# Does this look like a good recipe?



## Godiva (Aug 23, 2008)

I would like a bar that makes my skin feel clean and silky smooth, with lots of bubbles and lather (don't want much, do I?)  

I have all of these oils, so that's what I was working with.

Palm 25%
Coconut 25%
Olive pomace 20%
Palm Kernel 10%
Sweet Almond 5%
Shea 5%
Castor Oil 5%
Grapeseed 5%

I also add a little bit of sugar, salt, and silk fibers to my lye solution.  And I have my superfat at 6% in soapcalc.

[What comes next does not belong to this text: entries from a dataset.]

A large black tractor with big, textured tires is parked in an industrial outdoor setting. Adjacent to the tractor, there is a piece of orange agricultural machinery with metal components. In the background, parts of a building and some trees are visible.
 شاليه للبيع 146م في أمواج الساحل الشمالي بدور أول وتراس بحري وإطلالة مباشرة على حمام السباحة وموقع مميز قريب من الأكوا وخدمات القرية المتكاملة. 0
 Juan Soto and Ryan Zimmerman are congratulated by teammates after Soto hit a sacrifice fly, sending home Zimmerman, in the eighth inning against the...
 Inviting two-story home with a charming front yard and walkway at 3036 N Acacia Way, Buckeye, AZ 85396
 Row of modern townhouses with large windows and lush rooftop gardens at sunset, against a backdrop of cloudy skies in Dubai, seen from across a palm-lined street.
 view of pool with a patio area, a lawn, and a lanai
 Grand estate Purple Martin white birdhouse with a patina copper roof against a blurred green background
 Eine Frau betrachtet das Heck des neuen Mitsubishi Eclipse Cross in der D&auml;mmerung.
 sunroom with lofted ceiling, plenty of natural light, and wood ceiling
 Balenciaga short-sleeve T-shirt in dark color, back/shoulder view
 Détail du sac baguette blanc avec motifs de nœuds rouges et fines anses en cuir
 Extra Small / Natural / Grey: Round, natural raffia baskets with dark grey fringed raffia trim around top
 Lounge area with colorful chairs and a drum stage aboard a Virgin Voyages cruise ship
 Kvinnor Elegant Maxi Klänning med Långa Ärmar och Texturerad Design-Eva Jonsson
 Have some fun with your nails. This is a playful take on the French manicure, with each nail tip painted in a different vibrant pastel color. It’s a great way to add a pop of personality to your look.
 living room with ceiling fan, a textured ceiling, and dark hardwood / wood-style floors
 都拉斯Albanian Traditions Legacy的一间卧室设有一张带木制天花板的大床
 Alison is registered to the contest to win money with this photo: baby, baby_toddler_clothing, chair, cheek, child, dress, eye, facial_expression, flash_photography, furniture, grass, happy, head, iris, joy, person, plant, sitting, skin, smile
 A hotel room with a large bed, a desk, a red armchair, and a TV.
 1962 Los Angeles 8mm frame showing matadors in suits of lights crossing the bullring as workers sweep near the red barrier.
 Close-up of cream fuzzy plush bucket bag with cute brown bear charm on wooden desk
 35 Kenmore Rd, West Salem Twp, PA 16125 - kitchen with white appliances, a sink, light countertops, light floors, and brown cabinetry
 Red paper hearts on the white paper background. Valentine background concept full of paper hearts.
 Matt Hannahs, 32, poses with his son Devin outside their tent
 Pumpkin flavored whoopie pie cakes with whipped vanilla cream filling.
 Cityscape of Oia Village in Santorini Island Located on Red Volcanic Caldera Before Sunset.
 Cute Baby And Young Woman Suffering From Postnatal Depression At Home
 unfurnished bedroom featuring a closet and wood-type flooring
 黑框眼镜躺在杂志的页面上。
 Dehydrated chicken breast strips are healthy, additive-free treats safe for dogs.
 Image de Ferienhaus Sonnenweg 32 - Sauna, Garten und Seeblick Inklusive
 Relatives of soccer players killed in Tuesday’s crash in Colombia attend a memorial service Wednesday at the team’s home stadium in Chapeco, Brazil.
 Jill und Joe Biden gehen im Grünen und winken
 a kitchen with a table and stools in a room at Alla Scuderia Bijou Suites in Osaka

These are the numbers I get in soapcalc

Hardness 45
Cleansing 23
Condition 51
Bubbly 28
Creamy 27
Iodine 53
INS 159

What do you think?  Any tweaking suggestions are welcome.  Or go back to the drawing board - ?


----------



## Laurie (Aug 23, 2008)

Godiva...I would take the CO or PKO down 5-10% and up the OO.  Even with that I would have to superfat 10%.  I love the cleansing and bubbles but we tend to have dry skin here.

But that's just me.  Maybe you could handle that cleansing.  Otherwise that looks like a great recipe.  Good Luck.

Laurie


----------



## wildcat (Sep 10, 2008)

If you want lots of lather up your castor or add another oil that adds to lather.


----------



## Annmarie0407 (Sep 10, 2008)

Do you always add the castor oil at trace? Or add it in when you are doing all your other oils(CO, OO, PO)?

Also, how much shea butter and cocoa butter should be added at trace?


----------



## wildcat (Sep 11, 2008)

I don't add any oils at trace - I add them all together.


----------



## soap_lady (Sep 11, 2008)

Looking at your specific recipe I think a little needs to be said about each of the ingredients.

Palm is a base oil, and helps provide hardness for your soap.

Coconut Oil and Palm Kernel Oil are oils that do double duty.  They help add hardness, bubbly lather as well as cleansing.   To much is not a good thing in this case.

Castor Oil is an awesome oil to use, but you really don't want to use more than 12% of it because it's been noted by others that you will start to see a sticky bar of soap with higher amounts.   It's used to add conditioning, bubbly and creamy lather.

Sweet Almond Oil, Shea Butter and Grapeseed oils are all in the class of emoillient oils and you really don't need any more than 5% of the total of these oils.  Because if you do anything more than that is a waste.

Olive oil can be a great oil to use but it is one that also needs to be used carefully.   It's an oil that will add to the hardness of your soap, given enough cure time.    (Meaning it will take a lot longer to cure than other types of soaps.)   But the reason why it needs to be used carefully is because of the type of lather that is given with higher amounts of olive oil.   Some describe the lather as slimy, and many don't care for it while others love it and can't get enough of it.    So it's a very personal choice on if your using it for yourself or if your making it for customers.    (And their likes and preferences)     


Having said that, I think your sacrificing your conditioning number for the hardness and cleansing.   I personally find 40 to be plenty hard, and  23 for cleansing in an average soap to be used would be to harsh for myself, and I much prefer to 16-18 as my cleansing numbers, and conditioning between 54 and 58.   But then that is my personal opinion.


Having said that you may want to use the recipe as is, or go back and change it here and there until your happy with the results.


----------



## Godiva (Sep 15, 2008)

Thanks everyone for your input!

One thing I wanted to ask you Soap Lady, just to clarify.  Am I understanding that the sweet almond, grapeseed and shea total combined shouldn't be more than 5%?  And you said anymore was a waste - can you help me understand why?

Love the input on the other oils.  I've copied your notes and saved for my personal reference.


----------



## wildcat (Sep 22, 2008)

Grapeseed when soaped is very, very, soft.  Therfore -I don't really it use it much.  Shea butter in soap is awesome.  I have used it up to 20 percent for a very luxious soap.  

Here is another link to some more info on particular oils.

http://www.thescalenews.com

Also please do not use soapcalc as the final word on you recipe.  It can be very misleading.  If you learn about fatty acids - you will be much farther along.


----------